* begin Text *
In general, I would not recommend using sob. It was developed for very
specific requirements at AOL and it does not scale well under load -
volume or frequency.  We are in the process of replacing it with
something else.

Jay

Damien O'Rourke wrote:
> So ns_http handles binary but sob doesn't ... but sob could if it used
> similar binary handling code to ns_http?
>
> Damien
>
>
> On 23/10/2007, at 12:13 PM, Michael Andrews wrote:
>
>> That's what I believe as well. While ns_http is a different code base
>> - I think both suffer from the same binary termination issue. I'm not
>> sure if we saw this when using nsob with the old DCIRPC protocol -
>> but we never used it for binary, so when we moved to HTTP we probably
>> never thought it to be problematic.
>>
>> Check out dcicommon/rpc.c and dcicommon/server.c (I think).
* end Text *
Do this:
Write out the full message about sob and ns_http word for word, leaving nothing out.
* begin Extracted information *
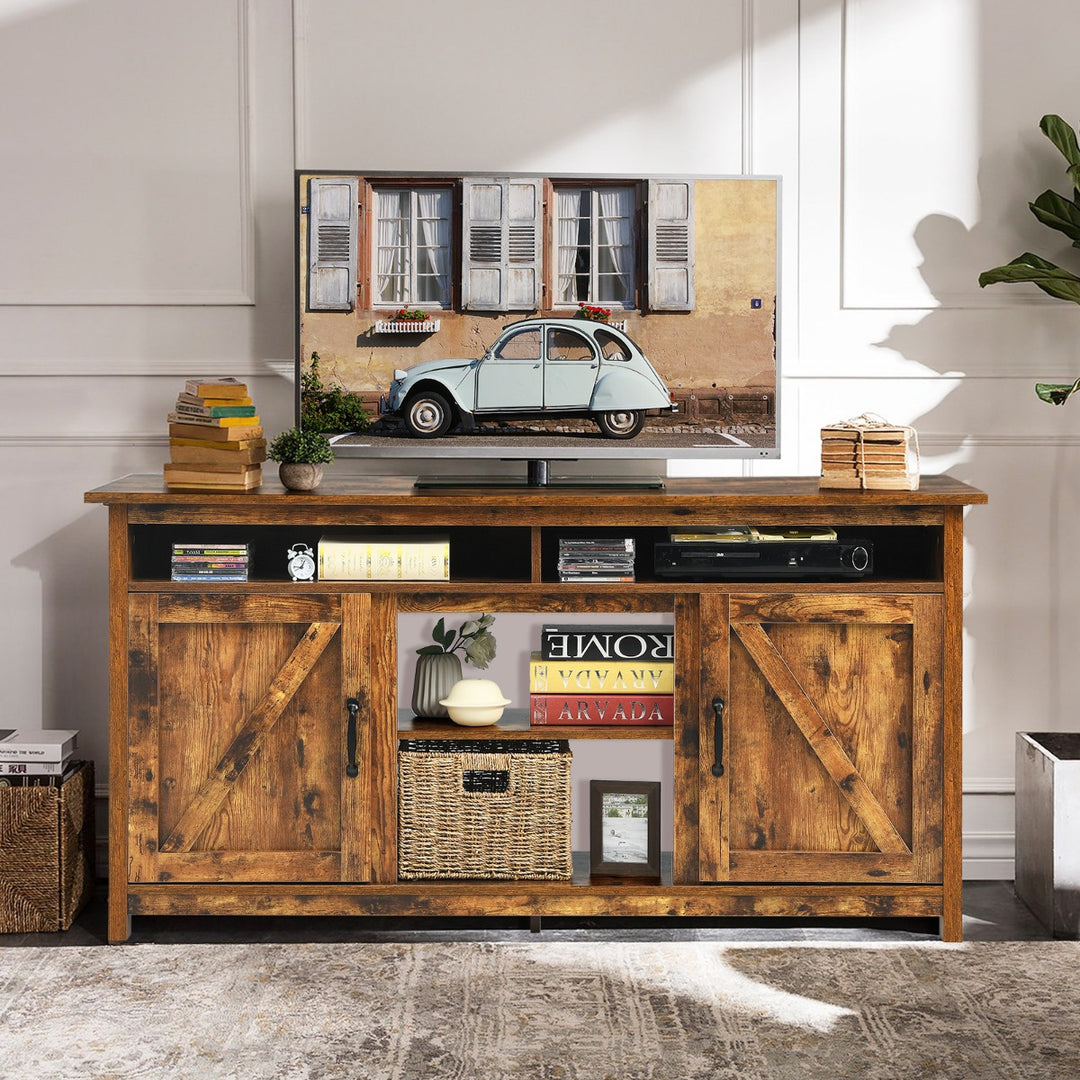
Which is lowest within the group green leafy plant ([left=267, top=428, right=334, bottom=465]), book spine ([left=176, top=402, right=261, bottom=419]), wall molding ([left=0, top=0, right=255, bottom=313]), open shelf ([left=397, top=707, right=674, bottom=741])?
open shelf ([left=397, top=707, right=674, bottom=741])

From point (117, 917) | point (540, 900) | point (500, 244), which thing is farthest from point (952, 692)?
point (117, 917)

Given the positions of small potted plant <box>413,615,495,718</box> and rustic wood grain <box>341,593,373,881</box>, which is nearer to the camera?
rustic wood grain <box>341,593,373,881</box>

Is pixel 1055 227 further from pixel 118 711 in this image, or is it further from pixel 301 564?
pixel 118 711

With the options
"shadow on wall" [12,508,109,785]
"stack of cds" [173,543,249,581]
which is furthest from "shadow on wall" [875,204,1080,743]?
"shadow on wall" [12,508,109,785]

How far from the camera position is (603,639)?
3.14 m

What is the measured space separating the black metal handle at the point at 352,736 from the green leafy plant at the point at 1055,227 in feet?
6.29

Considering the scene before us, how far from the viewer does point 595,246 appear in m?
3.16

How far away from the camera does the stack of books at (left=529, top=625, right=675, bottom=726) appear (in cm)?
310

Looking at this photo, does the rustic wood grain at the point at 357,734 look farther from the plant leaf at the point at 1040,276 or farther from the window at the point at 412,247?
the plant leaf at the point at 1040,276

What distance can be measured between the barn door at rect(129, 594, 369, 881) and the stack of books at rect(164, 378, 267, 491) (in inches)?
11.1

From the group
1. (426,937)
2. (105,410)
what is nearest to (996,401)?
(426,937)

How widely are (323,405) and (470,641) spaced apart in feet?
2.32

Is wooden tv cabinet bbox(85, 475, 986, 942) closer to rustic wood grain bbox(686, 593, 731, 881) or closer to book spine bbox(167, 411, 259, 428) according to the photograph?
rustic wood grain bbox(686, 593, 731, 881)

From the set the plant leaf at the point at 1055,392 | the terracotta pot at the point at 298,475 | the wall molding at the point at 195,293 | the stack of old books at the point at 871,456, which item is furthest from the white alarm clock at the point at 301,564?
the plant leaf at the point at 1055,392
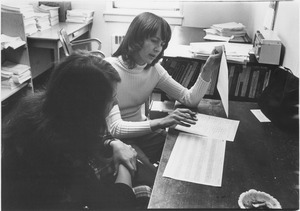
* end Extracted information *
Task solution:
In general, I would not recommend using sob. It was developed for very
specific requirements at AOL and it does not scale well under load -
volume or frequency.  We are in the process of replacing it with
something else.

Jay

Damien O'Rourke wrote:
> So ns_http handles binary but sob doesn't ... but sob could if it used
> similar binary handling code to ns_http?
>
> Damien
>
>
> On 23/10/2007, at 12:13 PM, Michael Andrews wrote:
>
>> That's what I believe as well. While ns_http is a different code base
>> - I think both suffer from the same binary termination issue. I'm not
>> sure if we saw this when using nsob with the old DCIRPC protocol -
>> but we never used it for binary, so when we moved to HTTP we probably
>> never thought it to be problematic.
>>
>> Check out dcicommon/rpc.c and dcicommon/server.c (I think).